"""

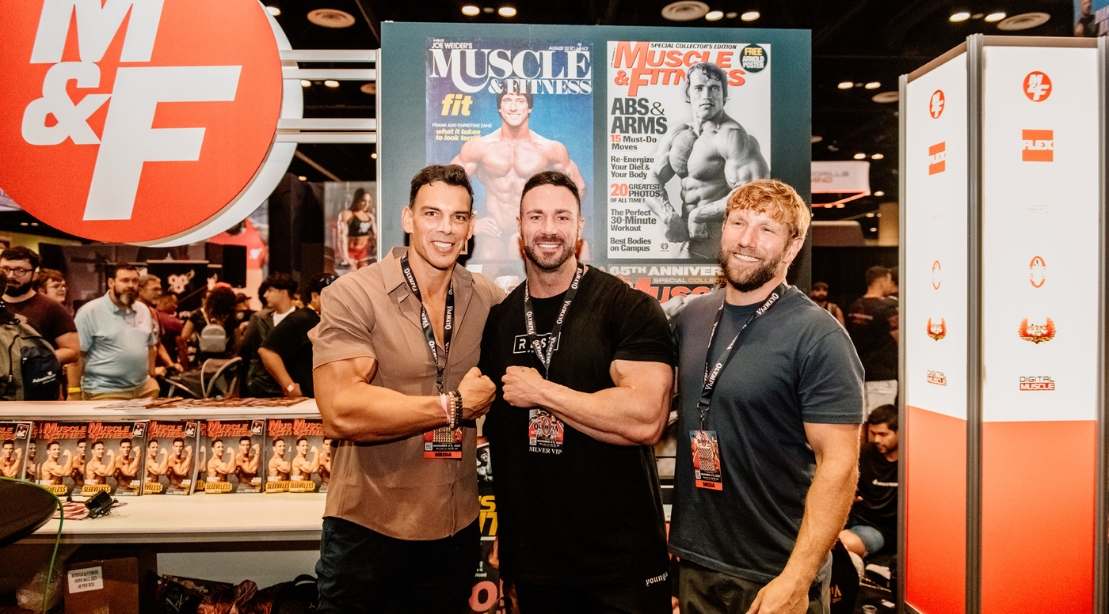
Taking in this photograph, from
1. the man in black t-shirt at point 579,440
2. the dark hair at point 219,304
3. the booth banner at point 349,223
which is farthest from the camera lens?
the booth banner at point 349,223

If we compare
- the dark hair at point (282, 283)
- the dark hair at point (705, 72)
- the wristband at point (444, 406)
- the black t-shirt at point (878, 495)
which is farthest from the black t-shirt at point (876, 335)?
the dark hair at point (282, 283)

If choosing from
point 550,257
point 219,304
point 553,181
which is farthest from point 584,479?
point 219,304

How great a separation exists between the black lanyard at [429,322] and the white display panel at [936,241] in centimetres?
249

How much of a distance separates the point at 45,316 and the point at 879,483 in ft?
17.8

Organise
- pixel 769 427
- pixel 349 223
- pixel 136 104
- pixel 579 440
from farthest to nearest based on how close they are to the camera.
→ 1. pixel 349 223
2. pixel 136 104
3. pixel 579 440
4. pixel 769 427

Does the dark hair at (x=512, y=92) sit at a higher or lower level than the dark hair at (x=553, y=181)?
higher

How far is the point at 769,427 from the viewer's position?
1701 millimetres

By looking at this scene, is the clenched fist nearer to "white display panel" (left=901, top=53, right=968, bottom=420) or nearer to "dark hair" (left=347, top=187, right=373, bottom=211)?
"white display panel" (left=901, top=53, right=968, bottom=420)

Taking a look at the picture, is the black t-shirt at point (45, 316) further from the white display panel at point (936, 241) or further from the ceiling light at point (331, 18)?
the white display panel at point (936, 241)

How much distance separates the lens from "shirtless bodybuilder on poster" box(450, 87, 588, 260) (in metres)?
2.76

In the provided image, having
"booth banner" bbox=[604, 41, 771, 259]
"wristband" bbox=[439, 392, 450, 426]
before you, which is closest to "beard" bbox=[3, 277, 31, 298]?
"wristband" bbox=[439, 392, 450, 426]

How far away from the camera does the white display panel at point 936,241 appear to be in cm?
305

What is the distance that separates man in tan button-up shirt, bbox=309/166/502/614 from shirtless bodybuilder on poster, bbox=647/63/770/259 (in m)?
1.04

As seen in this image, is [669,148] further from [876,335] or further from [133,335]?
[133,335]
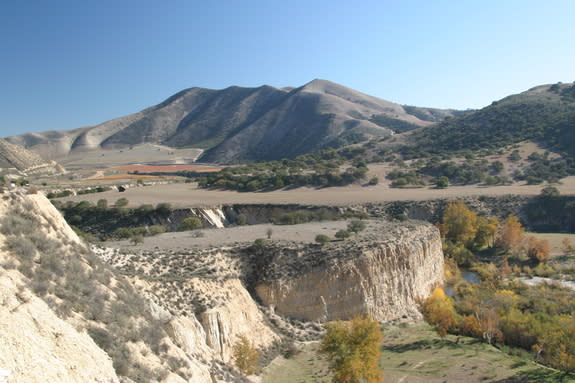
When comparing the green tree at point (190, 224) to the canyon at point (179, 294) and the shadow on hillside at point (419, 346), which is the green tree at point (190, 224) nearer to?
the canyon at point (179, 294)

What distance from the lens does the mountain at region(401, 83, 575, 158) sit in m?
72.2

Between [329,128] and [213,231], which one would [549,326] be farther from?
[329,128]

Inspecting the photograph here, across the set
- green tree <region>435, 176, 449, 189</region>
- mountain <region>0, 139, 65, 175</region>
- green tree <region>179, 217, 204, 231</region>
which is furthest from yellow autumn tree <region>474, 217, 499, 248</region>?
mountain <region>0, 139, 65, 175</region>

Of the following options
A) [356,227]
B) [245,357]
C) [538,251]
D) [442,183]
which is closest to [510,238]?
[538,251]

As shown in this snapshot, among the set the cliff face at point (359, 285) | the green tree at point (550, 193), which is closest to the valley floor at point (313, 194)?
the green tree at point (550, 193)

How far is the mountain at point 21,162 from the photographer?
195ft

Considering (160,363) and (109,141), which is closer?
(160,363)

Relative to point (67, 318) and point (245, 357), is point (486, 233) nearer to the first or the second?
point (245, 357)

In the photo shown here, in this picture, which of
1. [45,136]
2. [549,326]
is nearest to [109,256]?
[549,326]

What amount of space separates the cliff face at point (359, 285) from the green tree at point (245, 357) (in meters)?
4.28

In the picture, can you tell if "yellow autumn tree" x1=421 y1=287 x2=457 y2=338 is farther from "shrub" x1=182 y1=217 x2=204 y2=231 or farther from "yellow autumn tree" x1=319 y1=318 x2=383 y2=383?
"shrub" x1=182 y1=217 x2=204 y2=231

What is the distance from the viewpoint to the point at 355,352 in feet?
52.6

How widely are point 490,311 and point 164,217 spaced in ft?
99.9

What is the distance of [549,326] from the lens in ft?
64.5
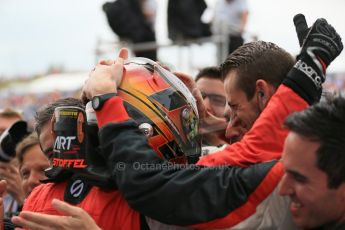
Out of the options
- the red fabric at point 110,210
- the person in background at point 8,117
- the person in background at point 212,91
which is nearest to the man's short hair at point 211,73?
the person in background at point 212,91

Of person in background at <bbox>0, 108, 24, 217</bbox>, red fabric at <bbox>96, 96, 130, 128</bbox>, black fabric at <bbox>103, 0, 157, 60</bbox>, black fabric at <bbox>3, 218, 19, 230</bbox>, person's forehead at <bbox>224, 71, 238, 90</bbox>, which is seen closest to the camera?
red fabric at <bbox>96, 96, 130, 128</bbox>

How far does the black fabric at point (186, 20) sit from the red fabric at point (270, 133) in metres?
5.75

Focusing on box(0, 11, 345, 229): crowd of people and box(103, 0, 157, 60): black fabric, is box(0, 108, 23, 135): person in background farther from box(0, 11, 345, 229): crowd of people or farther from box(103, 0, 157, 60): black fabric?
box(0, 11, 345, 229): crowd of people

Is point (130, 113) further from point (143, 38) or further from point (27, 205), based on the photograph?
point (143, 38)

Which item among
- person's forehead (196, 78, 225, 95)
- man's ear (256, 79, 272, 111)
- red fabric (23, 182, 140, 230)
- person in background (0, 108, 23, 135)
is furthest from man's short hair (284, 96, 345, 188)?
person in background (0, 108, 23, 135)

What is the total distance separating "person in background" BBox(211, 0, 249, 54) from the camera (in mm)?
7680

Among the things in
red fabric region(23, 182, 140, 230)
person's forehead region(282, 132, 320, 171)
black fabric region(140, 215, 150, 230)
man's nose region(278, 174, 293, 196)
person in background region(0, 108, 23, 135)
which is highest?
person's forehead region(282, 132, 320, 171)

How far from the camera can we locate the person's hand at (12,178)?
13.8ft

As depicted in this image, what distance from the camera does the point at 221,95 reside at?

"""

GOAL:
Return the line that contains "Is point (130, 113)" along with every line after it through the end of the entries, exactly, adding nothing.

ANSWER TO THIS PROBLEM:
Is point (130, 113) further from point (143, 38) or further from point (27, 205), based on the photograph?
point (143, 38)

Which item among
- person's forehead (196, 78, 225, 95)
- man's ear (256, 79, 272, 111)
- red fabric (23, 182, 140, 230)
- person in background (0, 108, 23, 135)
is furthest from man's short hair (284, 96, 345, 188)?
person in background (0, 108, 23, 135)

What is the total distance separating "person in background" BBox(211, 0, 249, 54) from the camera (in mm)?
7680

Among the things in
red fabric region(23, 182, 140, 230)
person's forehead region(282, 132, 320, 171)
black fabric region(140, 215, 150, 230)
man's nose region(278, 174, 293, 196)
person in background region(0, 108, 23, 135)
which is highest?
person's forehead region(282, 132, 320, 171)

How far from the camera can we locate the person's hand at (12,178)?
13.8ft

As depicted in this image, what distance from the camera does the point at 221,95 reside at?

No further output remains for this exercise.